SELECT md5sum, version FROM DataSet WHERE dataset_id = 1000
SELECT dataentry_id, content FROM DataEntry WHERE dataset_id = 1000
SELECT e.dataentry_id, e.content, s.md5sum, s.version
FROM DataSet s
INNER JOIN DataEntry e ON (s.dataset_id = e.dataset_id)
WHERE s.dataset_id = 1000
SELECT ... LOCK IN SHARE MODE
The join will ensure that the data returned is not affected by any updates that would have occurred between the two separate selects, since they are being executed as a single query.
When you say that md5sum and version are updated, do you mean the child table has a trigger on it for inserts and updates?

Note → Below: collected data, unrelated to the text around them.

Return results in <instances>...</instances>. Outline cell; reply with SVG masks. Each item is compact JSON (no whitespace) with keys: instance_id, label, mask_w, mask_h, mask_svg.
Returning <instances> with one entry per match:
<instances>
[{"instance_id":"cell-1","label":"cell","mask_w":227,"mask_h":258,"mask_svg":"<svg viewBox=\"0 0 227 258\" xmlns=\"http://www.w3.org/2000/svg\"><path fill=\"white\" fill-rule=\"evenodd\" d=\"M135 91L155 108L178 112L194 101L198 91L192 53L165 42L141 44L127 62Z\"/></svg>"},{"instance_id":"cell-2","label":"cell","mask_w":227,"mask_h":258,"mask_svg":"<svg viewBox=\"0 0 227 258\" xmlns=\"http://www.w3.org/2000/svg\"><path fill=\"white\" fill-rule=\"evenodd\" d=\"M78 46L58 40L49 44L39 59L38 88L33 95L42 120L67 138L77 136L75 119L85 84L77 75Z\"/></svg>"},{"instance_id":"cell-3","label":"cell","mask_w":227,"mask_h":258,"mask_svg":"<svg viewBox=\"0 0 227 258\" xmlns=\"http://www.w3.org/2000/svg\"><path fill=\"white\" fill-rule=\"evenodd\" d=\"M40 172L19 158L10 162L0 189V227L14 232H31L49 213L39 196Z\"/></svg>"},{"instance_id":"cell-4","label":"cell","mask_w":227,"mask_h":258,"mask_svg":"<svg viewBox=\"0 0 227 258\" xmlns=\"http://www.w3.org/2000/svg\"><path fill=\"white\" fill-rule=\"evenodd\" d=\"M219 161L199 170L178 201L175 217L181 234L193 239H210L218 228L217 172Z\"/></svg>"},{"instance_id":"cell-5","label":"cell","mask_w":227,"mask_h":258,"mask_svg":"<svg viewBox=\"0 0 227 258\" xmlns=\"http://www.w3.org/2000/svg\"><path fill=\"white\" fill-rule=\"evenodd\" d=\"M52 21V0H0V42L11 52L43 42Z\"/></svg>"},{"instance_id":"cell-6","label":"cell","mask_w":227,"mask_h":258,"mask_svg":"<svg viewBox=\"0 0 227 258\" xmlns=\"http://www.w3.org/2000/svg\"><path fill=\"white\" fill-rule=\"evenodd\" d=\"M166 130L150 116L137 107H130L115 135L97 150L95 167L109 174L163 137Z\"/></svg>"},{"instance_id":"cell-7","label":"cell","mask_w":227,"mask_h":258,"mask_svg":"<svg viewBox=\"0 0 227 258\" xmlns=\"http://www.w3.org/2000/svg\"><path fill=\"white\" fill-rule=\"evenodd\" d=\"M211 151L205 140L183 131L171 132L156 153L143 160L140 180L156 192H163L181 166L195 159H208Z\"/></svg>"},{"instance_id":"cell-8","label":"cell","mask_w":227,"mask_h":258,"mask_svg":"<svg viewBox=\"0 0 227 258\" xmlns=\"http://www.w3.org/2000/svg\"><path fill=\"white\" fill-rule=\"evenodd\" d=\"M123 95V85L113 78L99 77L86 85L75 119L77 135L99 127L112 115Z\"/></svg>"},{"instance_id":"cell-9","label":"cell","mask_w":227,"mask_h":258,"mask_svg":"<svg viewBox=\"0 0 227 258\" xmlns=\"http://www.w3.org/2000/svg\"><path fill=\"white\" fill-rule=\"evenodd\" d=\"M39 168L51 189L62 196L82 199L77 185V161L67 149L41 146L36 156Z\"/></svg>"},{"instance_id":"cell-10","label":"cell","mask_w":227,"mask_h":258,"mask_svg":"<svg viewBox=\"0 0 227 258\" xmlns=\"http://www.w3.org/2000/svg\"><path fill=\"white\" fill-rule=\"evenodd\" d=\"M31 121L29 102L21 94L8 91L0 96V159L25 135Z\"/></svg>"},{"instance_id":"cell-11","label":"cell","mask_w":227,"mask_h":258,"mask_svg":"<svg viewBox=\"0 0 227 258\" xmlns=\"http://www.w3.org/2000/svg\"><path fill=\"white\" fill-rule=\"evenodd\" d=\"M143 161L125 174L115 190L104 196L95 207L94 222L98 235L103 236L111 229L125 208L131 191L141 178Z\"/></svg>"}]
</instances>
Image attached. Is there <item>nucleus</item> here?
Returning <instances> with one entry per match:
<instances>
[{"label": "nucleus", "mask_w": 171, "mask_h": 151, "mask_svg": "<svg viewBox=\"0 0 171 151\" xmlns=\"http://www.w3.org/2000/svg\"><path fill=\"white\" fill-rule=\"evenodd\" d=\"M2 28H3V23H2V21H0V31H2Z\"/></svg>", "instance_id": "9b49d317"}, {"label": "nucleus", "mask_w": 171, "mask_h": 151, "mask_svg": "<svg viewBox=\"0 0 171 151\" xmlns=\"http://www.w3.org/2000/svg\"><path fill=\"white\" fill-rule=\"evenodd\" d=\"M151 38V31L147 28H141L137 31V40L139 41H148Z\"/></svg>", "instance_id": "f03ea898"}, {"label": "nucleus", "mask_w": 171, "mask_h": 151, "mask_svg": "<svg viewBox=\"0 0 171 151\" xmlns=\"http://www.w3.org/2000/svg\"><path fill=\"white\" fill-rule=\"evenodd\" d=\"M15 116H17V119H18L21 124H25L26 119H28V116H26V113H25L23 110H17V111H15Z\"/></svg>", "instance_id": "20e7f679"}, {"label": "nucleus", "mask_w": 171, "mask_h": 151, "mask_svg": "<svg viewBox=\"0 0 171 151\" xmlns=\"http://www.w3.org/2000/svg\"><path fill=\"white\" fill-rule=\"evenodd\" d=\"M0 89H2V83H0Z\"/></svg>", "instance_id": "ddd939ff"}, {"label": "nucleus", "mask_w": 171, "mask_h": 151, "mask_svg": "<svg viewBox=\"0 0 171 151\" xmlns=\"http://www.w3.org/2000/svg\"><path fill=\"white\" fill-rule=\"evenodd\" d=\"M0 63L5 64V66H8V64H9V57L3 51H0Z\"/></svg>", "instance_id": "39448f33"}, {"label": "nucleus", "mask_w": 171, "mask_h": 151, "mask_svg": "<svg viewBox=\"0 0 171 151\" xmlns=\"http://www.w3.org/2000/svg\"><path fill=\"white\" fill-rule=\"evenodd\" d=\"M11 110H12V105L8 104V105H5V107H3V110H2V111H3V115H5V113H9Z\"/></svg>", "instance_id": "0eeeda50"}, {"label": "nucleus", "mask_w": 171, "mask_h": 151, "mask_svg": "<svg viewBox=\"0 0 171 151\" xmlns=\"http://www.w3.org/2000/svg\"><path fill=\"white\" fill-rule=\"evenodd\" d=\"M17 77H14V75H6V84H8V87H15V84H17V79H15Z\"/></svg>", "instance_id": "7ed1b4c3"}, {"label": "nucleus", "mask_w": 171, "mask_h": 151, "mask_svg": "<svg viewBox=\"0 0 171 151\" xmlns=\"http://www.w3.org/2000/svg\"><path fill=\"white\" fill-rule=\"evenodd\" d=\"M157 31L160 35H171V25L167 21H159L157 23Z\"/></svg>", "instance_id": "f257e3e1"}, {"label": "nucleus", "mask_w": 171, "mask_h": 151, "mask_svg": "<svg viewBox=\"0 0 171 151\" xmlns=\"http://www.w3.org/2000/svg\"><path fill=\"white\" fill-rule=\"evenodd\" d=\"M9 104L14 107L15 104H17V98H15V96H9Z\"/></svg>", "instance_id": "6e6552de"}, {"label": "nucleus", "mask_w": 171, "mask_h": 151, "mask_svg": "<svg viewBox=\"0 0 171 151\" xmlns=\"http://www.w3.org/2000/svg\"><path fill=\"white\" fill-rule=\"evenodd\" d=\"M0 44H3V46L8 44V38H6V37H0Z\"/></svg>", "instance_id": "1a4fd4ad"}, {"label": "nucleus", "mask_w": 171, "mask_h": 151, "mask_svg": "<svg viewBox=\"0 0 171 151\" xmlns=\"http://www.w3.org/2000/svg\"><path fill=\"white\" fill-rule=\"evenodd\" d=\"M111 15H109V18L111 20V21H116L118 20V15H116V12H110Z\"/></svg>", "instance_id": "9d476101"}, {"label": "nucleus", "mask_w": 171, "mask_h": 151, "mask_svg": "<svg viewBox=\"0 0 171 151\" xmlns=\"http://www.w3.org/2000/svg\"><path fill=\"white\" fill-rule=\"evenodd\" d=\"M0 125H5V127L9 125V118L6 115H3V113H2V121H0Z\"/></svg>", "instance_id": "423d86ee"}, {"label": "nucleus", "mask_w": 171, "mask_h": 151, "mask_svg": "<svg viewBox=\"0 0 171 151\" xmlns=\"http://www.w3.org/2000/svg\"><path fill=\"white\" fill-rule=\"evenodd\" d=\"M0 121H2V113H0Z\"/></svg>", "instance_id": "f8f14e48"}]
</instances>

When you join the tables, you will get a "duplicate md5sum and version" because you are pulling the matching record for each item in the
DataEntry table. It is perfectly fine and isn't going to be an efficiency issue. The alternative would be to use the two individual selects, but depending upon the frequency of inserts/updates, without a transaction, you run the very slight risk of getting data that may be slightly off.
I would just go with the join. You can run explain plans on your query from within mysql and look at how the query is executed and see any differences between the two approaches based upon your data and if you have any indexes, etc...
Perhaps it would be more beneficial to run these groups of records into a staging table of sorts. Before processing, you could call a pre-processor function that takes a "snapshot" of the data about to be processed, putting a copy into a staging table. Then you could select just the version and md5sum alone, and then all of the records, as two different selects. Since these are copied into a separate staging table, you wont have to worry about immediate updates corrupting your session of processing. You could set up timed jobs to do this or have it as an on-demand call. Again though, this would be something you would need to research the best approach given the hardware/network setup you are working with. And any job scheduling software you have available to you.